The Best Stock To Take Advantage Of This Booming Industry

When M&A specialist BC Partners took PetSmart Inc. private nearly a year ago, investors lost a top entree into the $60-billion pet products and services market. As a publicly traded entity, PetSmart showed strong growth and market leadership, and I'm certain it would have remained an excellent long-term investment if BC Partners hadn't snapped it up.

But with PetSmart out of the picture, those looking for a pure play on the pet care boom have much slimmer pickings. For example, despite a 4.5% dividend yield, I'm not a huge fan of nationwide pet pharmacy PetMed Express (Nasdaq: PETS ) because its business has stagnated and total returns from its stock have been trailing the S&P 500's by a wide margin for years.

PetMed has the right idea, though, by being in the pet health market, where affluent consumers are increasingly willing to pay up for expensive tests and treatments.
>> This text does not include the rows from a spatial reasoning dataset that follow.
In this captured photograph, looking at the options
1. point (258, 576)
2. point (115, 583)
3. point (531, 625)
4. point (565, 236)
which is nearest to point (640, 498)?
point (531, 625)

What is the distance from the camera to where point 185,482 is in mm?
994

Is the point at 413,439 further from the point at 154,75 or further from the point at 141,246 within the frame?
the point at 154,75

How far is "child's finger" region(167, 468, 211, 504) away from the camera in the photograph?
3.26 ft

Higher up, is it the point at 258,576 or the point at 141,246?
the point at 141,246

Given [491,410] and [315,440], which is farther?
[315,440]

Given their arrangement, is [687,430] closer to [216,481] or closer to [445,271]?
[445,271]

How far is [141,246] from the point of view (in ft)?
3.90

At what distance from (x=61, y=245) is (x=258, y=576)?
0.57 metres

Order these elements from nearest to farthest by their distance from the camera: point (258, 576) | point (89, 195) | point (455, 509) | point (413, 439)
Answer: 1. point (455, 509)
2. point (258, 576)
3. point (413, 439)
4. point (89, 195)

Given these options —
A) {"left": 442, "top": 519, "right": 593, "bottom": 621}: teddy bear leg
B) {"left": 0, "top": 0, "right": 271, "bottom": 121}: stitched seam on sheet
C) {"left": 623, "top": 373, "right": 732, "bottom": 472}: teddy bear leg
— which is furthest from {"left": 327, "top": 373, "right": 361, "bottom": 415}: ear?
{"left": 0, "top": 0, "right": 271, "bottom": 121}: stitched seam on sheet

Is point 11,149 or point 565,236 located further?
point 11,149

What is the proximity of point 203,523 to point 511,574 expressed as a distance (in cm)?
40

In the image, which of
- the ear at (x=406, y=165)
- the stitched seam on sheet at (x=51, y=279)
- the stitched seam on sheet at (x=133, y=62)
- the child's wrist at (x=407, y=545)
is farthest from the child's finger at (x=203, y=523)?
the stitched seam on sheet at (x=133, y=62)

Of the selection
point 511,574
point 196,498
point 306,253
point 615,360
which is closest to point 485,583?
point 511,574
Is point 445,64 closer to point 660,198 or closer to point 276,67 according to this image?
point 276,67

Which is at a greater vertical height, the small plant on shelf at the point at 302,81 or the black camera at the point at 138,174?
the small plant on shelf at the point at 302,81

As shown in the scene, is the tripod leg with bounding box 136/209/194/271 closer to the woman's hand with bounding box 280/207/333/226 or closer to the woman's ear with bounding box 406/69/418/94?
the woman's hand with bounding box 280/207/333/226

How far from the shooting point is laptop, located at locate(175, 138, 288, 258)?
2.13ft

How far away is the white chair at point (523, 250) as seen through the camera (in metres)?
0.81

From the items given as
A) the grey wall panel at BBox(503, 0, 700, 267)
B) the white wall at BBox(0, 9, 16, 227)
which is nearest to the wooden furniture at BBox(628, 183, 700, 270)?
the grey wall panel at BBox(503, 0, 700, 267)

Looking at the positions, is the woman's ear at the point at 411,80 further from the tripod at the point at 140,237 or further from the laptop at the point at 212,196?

In that environment, PetMed might still be expanding if it was casting a wider net, like VCA Inc. (Nasdaq: WOOF ) .

While not a household name, VCA is quite large, with a $4-billion market cap that's 12 times larger than PetMed Express's. And it's taking full advantage of the growth opportunities available in pet health care, as well as handsomely rewarding shareholders. The past five years, shares of VCA soared by 98%,more than double the S&P 500's gain during that time.

From Humble Roots To National Player

Founded 30 years ago, California-based VCA started out by acquiring a single high-end animal hospital in West Los Angeles. Today, it's the nation's largest operator of freestanding, full-service animal hospitals and diagnostic labs, with about 640 of the former and five dozen of the latter across the country. VCA's 3,000 veterinarians care for almost nine million pets annually.

Of the company's nearly $2.1 billion of annual revenue, 79% is from the animal hospitals, which provide health examinations, vaccines and other routine care. Besides generating a solid income stream, these services offer ample opportunity to recommend higher-margin specialty care such as advanced diagnostics, dentistry and cardiology.

About 19% of the top line comes from the lab segment, an especially stable revenue source because it so thoroughly dominates the market for veterinary diagnostic tests. According to Morningstar, the segment serves more than 14,000 -- nearly two-thirds -- of the nation's 22,000 animal hospitals. Its client list jumps to over 16,000 when you include government organizations and veterinary practices that care for large animals such as livestock.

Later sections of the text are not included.